*** SOURCE EXTRACT ***

This begs the question which entity should be mapped first with the largest gain for the effort? This can only be answered in the need of the beholder. For a tourist it would be street names, since accommodations are bound by an address and after the town name, the street name is the next factor to reduce the search area of the location.

There is a major requirement for this to fruition and that is that the town has to have varied street names. Depending where in the country one is traveling, it is quite typical that the street names are equal to the town’s name (e.g. Lazina). In such a situation latitude/longitude coordinates should be a requirement of the host to provide over the house number, because lots are not linearly arranged. Plus lots of such towns don’t have house numbers and/or buildings on the map.

Where are the buildings?

Lots of towns have buildings, though these are usually only a fraction of what actually exists. E.g. in Preko:

OSM data in JOSM depicting the lack of buildings mapped although the aerial imagery shows otherwise in Preko

Additionally, if the town has narrow pedestrian zones, one can expect that lots of buildings are missing and/or misaligned. e.g. in Komiža:

OSM data in JOSM depicting the misalignment of buildings in shape in Komiža

Narrow street in Komiža

Narrow street in Komiža

Mapping such towns are tricky without good aerial imagery and it might worth the investment to get a drone for such scenarios.

*** End of SOURCE EXTRACT ***
*** DATA FOR REVIEW ***

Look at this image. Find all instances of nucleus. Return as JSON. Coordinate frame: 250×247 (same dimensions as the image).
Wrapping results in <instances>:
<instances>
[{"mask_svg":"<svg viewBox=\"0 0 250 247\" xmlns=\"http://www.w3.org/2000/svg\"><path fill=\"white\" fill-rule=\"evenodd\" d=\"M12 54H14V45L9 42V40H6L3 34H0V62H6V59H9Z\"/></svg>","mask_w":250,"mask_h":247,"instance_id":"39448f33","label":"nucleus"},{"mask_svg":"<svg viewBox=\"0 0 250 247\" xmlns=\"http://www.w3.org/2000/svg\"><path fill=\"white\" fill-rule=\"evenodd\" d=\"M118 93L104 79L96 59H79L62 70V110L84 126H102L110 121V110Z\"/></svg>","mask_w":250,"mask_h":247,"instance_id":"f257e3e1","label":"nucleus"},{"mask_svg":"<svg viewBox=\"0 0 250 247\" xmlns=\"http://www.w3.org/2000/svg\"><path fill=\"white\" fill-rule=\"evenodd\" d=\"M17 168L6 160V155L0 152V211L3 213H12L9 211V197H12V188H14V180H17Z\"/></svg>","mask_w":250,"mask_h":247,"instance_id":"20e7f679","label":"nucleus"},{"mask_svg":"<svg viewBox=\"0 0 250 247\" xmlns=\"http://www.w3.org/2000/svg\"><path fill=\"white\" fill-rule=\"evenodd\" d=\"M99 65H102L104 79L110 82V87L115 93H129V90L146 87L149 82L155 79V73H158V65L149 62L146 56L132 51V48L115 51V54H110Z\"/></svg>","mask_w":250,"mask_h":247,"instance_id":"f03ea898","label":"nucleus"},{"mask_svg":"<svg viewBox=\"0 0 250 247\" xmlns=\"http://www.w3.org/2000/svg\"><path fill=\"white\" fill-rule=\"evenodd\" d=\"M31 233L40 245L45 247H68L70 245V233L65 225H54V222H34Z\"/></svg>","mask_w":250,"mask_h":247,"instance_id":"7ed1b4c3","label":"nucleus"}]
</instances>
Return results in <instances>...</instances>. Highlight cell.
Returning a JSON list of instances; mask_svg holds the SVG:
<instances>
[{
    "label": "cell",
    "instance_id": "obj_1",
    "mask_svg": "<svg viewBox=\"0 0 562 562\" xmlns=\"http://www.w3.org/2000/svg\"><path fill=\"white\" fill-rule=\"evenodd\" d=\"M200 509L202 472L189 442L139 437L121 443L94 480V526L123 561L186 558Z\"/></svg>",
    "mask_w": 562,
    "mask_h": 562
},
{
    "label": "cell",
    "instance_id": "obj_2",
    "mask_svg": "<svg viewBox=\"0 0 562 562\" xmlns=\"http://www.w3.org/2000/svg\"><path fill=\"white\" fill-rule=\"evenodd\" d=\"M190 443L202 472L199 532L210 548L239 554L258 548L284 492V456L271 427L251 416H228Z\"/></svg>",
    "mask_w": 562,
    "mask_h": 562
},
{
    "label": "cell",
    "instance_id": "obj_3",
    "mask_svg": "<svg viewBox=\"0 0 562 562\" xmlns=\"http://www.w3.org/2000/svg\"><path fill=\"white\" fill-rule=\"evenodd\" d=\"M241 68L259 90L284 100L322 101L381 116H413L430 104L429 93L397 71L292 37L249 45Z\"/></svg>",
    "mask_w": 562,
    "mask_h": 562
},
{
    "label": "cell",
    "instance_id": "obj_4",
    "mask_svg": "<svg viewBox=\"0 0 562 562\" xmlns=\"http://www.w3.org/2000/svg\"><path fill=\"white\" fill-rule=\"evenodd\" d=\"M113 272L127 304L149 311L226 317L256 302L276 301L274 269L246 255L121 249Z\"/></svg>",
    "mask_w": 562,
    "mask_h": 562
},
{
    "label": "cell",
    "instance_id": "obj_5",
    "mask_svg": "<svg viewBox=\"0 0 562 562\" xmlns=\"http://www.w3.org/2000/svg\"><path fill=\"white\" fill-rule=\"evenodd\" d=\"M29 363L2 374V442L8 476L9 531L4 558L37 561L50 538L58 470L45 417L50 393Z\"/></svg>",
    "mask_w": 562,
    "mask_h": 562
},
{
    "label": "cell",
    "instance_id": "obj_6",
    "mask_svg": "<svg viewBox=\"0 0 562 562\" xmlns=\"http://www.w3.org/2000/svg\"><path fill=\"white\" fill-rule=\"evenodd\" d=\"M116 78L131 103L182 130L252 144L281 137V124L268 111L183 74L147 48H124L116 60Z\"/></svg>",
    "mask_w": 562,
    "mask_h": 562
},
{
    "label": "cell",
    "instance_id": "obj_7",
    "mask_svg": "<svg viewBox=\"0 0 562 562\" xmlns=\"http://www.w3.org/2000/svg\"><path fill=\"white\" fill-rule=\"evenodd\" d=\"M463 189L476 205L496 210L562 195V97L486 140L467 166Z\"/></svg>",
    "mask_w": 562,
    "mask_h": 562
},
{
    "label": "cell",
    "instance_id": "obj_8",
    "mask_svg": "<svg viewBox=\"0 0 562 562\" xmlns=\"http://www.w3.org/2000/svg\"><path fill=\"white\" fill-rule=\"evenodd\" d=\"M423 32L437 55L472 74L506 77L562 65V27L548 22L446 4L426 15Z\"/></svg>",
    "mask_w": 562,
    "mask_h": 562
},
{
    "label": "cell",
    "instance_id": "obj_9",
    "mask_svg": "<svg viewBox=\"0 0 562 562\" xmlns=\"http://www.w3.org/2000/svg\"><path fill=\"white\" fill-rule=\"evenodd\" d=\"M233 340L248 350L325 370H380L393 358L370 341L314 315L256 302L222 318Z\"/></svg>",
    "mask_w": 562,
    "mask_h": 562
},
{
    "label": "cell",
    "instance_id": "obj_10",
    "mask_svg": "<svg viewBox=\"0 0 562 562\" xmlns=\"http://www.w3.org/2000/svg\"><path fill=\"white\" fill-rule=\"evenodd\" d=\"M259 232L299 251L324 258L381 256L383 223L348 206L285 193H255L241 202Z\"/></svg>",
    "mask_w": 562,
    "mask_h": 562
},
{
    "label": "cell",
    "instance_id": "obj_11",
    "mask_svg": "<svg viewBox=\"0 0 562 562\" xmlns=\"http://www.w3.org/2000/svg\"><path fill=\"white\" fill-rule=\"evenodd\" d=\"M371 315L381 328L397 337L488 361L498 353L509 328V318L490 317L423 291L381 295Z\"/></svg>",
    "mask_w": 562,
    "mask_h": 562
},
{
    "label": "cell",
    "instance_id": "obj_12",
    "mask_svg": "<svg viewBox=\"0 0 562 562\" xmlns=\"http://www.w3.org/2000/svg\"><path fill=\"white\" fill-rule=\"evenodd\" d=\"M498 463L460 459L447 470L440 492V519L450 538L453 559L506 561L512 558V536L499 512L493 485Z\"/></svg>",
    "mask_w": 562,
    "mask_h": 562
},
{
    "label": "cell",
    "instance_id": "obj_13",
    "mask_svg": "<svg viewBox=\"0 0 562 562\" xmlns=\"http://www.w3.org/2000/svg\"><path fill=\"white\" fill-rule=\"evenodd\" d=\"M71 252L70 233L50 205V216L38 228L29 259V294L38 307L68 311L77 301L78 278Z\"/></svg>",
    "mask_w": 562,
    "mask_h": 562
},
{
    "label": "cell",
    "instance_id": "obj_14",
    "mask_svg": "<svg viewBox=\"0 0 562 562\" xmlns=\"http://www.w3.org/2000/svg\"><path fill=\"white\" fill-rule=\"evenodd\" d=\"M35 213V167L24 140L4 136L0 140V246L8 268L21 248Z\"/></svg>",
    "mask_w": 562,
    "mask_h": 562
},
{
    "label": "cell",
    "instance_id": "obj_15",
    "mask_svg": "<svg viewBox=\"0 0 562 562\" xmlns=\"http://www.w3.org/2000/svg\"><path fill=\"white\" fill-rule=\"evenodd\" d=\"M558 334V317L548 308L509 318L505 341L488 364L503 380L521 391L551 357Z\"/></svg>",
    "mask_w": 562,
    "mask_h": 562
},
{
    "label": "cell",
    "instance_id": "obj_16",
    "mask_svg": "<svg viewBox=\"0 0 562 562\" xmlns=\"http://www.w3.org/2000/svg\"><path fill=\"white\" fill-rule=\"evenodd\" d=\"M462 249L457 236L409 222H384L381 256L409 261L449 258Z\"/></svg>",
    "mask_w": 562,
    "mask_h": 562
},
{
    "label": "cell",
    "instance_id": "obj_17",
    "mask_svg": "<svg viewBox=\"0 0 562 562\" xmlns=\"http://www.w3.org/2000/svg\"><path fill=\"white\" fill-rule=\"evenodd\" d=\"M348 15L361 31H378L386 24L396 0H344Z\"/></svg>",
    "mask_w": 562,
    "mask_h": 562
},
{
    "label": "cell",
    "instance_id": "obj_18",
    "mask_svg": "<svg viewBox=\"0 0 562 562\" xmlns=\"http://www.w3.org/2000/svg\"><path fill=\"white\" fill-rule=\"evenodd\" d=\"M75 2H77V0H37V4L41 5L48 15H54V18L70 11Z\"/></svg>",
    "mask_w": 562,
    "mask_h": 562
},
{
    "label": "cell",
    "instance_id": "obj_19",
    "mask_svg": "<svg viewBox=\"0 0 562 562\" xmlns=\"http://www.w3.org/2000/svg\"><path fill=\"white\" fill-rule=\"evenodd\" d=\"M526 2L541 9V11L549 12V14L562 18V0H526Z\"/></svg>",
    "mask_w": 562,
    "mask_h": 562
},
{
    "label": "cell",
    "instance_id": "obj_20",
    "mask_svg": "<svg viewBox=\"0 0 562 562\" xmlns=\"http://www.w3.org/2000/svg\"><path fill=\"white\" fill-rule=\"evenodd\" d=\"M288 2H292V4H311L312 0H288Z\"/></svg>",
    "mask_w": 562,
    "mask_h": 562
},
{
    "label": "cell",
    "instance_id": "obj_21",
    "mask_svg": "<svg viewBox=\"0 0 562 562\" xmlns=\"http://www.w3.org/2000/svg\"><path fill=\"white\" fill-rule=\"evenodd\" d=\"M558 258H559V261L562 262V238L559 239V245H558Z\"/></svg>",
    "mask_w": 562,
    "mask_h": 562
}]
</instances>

*** End of DATA FOR REVIEW ***

■ EXERCISE SET:
(1) According to the mapping text, what should be mapped first for a tourist?
(2) Decide whether each statement agrees with the mapping text: (a) In Preko, most of the buildings seen in aerial imagery are already mapped. (b) Getting a drone may be worthwhile for towns that are hard to map. (c) In some places, street names match the town's name.
Use only the mapping text, not the material.

■ COMPLETED EXERCISE:
(1) Street names.

(2)
(a) No: "the lack of buildings mapped although the aerial imagery shows otherwise in Preko"
(b) Yes: "it might worth the investment to get a drone for such scenarios"
(c) Yes: "it is quite typical that the street names are equal to the town’s name"